* **INSTRUCTIONS FOR THE TASK**
Find every line below with the string "scientific" and pick it out.

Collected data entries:
════════

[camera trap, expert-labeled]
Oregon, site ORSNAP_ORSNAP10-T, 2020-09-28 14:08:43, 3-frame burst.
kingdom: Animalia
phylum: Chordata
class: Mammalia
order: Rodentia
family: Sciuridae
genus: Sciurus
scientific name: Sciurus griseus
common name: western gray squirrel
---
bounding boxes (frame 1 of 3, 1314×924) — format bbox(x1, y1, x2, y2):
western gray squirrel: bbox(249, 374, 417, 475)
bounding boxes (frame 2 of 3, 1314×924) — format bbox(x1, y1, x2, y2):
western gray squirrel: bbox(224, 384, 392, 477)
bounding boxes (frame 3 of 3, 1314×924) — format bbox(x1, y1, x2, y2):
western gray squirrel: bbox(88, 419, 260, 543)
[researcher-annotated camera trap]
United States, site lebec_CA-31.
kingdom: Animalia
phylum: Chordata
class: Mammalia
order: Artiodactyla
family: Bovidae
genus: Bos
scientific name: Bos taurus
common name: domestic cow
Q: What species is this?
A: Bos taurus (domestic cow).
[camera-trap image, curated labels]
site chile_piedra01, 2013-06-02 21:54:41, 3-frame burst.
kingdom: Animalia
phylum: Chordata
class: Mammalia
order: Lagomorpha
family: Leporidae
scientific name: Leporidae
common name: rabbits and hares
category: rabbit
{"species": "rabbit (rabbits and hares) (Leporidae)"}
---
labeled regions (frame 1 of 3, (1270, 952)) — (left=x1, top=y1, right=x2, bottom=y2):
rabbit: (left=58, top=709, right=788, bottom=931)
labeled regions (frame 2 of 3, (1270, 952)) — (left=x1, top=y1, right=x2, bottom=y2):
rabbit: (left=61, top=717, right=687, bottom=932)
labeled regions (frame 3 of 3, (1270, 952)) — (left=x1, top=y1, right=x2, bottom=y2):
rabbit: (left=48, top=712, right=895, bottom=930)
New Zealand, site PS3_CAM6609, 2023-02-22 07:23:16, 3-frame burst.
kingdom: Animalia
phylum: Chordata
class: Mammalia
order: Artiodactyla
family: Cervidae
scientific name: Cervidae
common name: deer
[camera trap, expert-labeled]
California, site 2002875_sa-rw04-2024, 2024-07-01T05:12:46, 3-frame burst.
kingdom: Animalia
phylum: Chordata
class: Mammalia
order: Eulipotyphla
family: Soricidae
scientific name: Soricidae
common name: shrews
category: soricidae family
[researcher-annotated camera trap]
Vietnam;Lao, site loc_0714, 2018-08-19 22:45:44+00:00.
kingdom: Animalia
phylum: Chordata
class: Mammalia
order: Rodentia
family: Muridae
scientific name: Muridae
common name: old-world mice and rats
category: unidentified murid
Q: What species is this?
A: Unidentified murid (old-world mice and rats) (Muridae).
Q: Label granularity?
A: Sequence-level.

════════

* **RESPONSE TO THIS TASK**
scientific name: Sciurus griseus
scientific name: Bos taurus
scientific name: Leporidae
scientific name: Cervidae
scientific name: Soricidae
scientific name: Muridae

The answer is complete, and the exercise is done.